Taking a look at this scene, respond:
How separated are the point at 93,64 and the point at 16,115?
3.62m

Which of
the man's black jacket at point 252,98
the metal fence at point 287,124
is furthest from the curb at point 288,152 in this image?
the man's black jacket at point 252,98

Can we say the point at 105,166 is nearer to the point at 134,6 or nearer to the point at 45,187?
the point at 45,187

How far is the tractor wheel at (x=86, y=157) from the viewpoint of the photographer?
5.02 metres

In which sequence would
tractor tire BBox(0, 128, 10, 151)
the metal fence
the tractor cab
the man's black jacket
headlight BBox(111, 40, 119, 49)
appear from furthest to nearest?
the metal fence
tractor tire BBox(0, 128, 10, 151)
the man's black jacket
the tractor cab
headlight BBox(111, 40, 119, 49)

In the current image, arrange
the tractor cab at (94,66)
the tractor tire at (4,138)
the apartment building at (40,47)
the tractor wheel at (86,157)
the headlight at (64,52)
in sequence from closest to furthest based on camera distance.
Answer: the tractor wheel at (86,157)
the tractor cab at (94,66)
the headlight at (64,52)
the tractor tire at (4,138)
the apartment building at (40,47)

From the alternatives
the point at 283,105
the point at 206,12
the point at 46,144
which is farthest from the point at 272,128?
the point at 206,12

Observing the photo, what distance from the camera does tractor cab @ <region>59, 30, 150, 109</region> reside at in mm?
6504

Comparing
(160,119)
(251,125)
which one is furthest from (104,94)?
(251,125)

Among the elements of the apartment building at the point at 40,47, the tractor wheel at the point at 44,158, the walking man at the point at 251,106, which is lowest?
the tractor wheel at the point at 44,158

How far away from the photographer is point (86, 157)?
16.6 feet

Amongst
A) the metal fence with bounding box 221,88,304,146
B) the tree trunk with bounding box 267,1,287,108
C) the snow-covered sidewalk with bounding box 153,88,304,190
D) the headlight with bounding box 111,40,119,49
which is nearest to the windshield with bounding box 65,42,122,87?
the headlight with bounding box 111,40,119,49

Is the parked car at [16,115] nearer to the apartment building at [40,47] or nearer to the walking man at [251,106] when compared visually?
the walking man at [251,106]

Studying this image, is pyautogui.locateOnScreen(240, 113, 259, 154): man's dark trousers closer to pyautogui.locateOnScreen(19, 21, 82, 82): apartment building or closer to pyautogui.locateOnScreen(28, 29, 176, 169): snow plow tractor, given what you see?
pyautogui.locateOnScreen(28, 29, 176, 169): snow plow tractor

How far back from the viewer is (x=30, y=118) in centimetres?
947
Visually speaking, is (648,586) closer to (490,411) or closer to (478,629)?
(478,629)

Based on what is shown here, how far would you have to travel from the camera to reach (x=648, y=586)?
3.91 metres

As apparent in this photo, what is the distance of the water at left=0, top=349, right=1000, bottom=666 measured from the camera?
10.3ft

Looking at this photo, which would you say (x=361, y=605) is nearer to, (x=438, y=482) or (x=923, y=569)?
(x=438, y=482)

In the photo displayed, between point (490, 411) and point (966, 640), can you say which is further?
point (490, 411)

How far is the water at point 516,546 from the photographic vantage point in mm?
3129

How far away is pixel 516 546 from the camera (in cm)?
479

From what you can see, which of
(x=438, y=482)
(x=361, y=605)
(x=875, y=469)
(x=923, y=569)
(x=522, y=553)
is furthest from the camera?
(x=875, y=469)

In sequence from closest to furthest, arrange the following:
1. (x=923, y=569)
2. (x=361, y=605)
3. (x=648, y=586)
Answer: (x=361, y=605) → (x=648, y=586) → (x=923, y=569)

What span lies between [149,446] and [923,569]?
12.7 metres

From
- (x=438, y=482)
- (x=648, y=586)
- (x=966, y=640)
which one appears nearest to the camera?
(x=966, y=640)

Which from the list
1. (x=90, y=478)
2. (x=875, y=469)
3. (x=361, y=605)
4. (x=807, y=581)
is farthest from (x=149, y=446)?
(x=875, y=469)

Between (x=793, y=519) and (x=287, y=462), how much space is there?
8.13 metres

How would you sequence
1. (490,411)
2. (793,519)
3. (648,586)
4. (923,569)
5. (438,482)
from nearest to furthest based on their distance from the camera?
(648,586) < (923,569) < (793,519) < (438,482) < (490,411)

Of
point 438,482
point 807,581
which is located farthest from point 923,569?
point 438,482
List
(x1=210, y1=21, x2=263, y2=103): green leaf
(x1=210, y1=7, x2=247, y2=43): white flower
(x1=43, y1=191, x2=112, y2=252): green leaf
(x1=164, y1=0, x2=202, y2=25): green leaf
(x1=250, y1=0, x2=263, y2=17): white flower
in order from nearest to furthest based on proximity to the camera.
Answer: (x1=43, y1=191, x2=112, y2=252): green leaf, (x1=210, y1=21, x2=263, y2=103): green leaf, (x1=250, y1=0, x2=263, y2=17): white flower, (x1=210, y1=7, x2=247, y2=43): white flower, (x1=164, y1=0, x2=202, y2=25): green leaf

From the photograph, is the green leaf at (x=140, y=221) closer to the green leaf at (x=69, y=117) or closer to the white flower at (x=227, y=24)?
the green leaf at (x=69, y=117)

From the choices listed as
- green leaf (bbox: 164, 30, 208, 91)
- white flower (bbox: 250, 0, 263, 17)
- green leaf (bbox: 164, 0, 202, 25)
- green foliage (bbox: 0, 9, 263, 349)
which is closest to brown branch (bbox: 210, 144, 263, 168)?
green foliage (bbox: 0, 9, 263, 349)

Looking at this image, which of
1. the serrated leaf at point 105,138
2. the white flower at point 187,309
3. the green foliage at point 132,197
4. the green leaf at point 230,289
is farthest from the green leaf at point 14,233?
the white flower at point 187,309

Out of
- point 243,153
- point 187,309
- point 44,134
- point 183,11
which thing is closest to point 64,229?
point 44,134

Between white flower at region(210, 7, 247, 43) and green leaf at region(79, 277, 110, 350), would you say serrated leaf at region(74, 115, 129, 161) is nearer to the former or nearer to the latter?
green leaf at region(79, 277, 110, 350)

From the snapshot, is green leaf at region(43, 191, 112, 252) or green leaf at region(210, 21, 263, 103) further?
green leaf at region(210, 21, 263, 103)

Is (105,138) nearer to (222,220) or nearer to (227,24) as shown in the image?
*-*-*
### Problem description
Please reproduce the entire listing, exactly as shown.

### Output for this task
Taking a look at this scene, respond:
How separated are the point at 93,64 and the point at 16,115?
3.62m

Which of
the man's black jacket at point 252,98
the metal fence at point 287,124
is furthest from the curb at point 288,152 in this image?
the man's black jacket at point 252,98

Can we say the point at 105,166 is nearer to the point at 134,6 or nearer to the point at 45,187?
the point at 45,187

How far is the tractor wheel at (x=86, y=157) from the viewpoint of the photographer?
5.02 metres

In which sequence would
tractor tire BBox(0, 128, 10, 151)
the metal fence
the tractor cab
the man's black jacket
headlight BBox(111, 40, 119, 49)
appear from furthest to nearest?
the metal fence
tractor tire BBox(0, 128, 10, 151)
the man's black jacket
the tractor cab
headlight BBox(111, 40, 119, 49)

In the current image, arrange
the tractor cab at (94,66)
the tractor tire at (4,138)
the apartment building at (40,47)
the tractor wheel at (86,157)
the headlight at (64,52)
in sequence from closest to furthest based on camera distance.
Answer: the tractor wheel at (86,157)
the tractor cab at (94,66)
the headlight at (64,52)
the tractor tire at (4,138)
the apartment building at (40,47)

From the alternatives
the point at 283,105
the point at 206,12
the point at 46,144
which is farthest from the point at 272,128?
the point at 206,12

Observing the photo, what distance from the camera does tractor cab @ <region>59, 30, 150, 109</region> reside at in mm?
6504

Comparing
(160,119)
(251,125)
which one is furthest from (104,94)?
(251,125)

Among the elements of the apartment building at the point at 40,47, the tractor wheel at the point at 44,158, the walking man at the point at 251,106, which is lowest?
the tractor wheel at the point at 44,158

How far away from the photographer is point (86, 157)?
16.6 feet

Amongst
A) the metal fence with bounding box 221,88,304,146
B) the tree trunk with bounding box 267,1,287,108
C) the snow-covered sidewalk with bounding box 153,88,304,190
D) the headlight with bounding box 111,40,119,49
which is nearest to the windshield with bounding box 65,42,122,87?
the headlight with bounding box 111,40,119,49

Is the parked car at [16,115] nearer to the apartment building at [40,47] or nearer to the walking man at [251,106] when compared visually?
the walking man at [251,106]

Studying this image, is pyautogui.locateOnScreen(240, 113, 259, 154): man's dark trousers closer to pyautogui.locateOnScreen(19, 21, 82, 82): apartment building or closer to pyautogui.locateOnScreen(28, 29, 176, 169): snow plow tractor, given what you see?
pyautogui.locateOnScreen(28, 29, 176, 169): snow plow tractor

How far back from the viewer is (x=30, y=118) in centimetres?
947
Visually speaking, is (648,586) closer to (490,411) or closer to (478,629)?
(478,629)

Based on what is shown here, how far would you have to travel from the camera to reach (x=648, y=586)?
3.91 metres

As apparent in this photo, what is the distance of the water at left=0, top=349, right=1000, bottom=666 measured from the camera?
10.3ft

Looking at this photo, which would you say (x=361, y=605) is nearer to, (x=438, y=482) or (x=923, y=569)?
(x=438, y=482)

In the photo displayed, between point (490, 411) and point (966, 640), can you say which is further?
point (490, 411)

How far is the water at point 516,546 from the photographic vantage point in mm?
3129

How far away is pixel 516 546 from the camera (in cm)?
479

From what you can see, which of
(x=438, y=482)
(x=361, y=605)
(x=875, y=469)
(x=923, y=569)
(x=522, y=553)
is furthest from the camera?
(x=875, y=469)

In sequence from closest to furthest, arrange the following:
1. (x=923, y=569)
2. (x=361, y=605)
3. (x=648, y=586)
Answer: (x=361, y=605) → (x=648, y=586) → (x=923, y=569)

What span lies between [149,446] and [923,569]?
12.7 metres

From
- (x=438, y=482)
- (x=648, y=586)
- (x=966, y=640)
which one appears nearest to the camera?
(x=966, y=640)

Which from the list
1. (x=90, y=478)
2. (x=875, y=469)
3. (x=361, y=605)
4. (x=807, y=581)
is farthest from (x=149, y=446)?
(x=875, y=469)

Between (x=793, y=519) and (x=287, y=462), how much space is there?
8.13 metres

How would you sequence
1. (490,411)
2. (793,519)
3. (648,586)
4. (923,569)
5. (438,482)
from nearest to furthest based on their distance from the camera?
(648,586) < (923,569) < (793,519) < (438,482) < (490,411)

Of
point 438,482
point 807,581
which is located farthest from point 923,569?
point 438,482
List
(x1=210, y1=21, x2=263, y2=103): green leaf
(x1=210, y1=7, x2=247, y2=43): white flower
(x1=43, y1=191, x2=112, y2=252): green leaf
(x1=164, y1=0, x2=202, y2=25): green leaf
(x1=250, y1=0, x2=263, y2=17): white flower
in order from nearest to furthest based on proximity to the camera.
Answer: (x1=43, y1=191, x2=112, y2=252): green leaf, (x1=210, y1=21, x2=263, y2=103): green leaf, (x1=250, y1=0, x2=263, y2=17): white flower, (x1=210, y1=7, x2=247, y2=43): white flower, (x1=164, y1=0, x2=202, y2=25): green leaf

From the photograph, is the green leaf at (x=140, y=221) closer to the green leaf at (x=69, y=117) or closer to the white flower at (x=227, y=24)?
the green leaf at (x=69, y=117)

From the choices listed as
- green leaf (bbox: 164, 30, 208, 91)
- white flower (bbox: 250, 0, 263, 17)
- green leaf (bbox: 164, 0, 202, 25)
- green foliage (bbox: 0, 9, 263, 349)
which is closest to brown branch (bbox: 210, 144, 263, 168)?
green foliage (bbox: 0, 9, 263, 349)

Looking at this image, which of
1. the serrated leaf at point 105,138
2. the white flower at point 187,309
3. the green foliage at point 132,197
4. the green leaf at point 230,289
is farthest from the green leaf at point 14,233?
the white flower at point 187,309

Out of
- point 243,153
- point 187,309
- point 44,134
- point 183,11
which thing is closest to point 64,229?
point 44,134

Between white flower at region(210, 7, 247, 43) and green leaf at region(79, 277, 110, 350), would you say serrated leaf at region(74, 115, 129, 161) is nearer to the former or nearer to the latter?
green leaf at region(79, 277, 110, 350)

From the snapshot, is green leaf at region(43, 191, 112, 252) or green leaf at region(210, 21, 263, 103) further?
green leaf at region(210, 21, 263, 103)

Is (105,138) nearer to (222,220) or nearer to (227,24) as shown in the image?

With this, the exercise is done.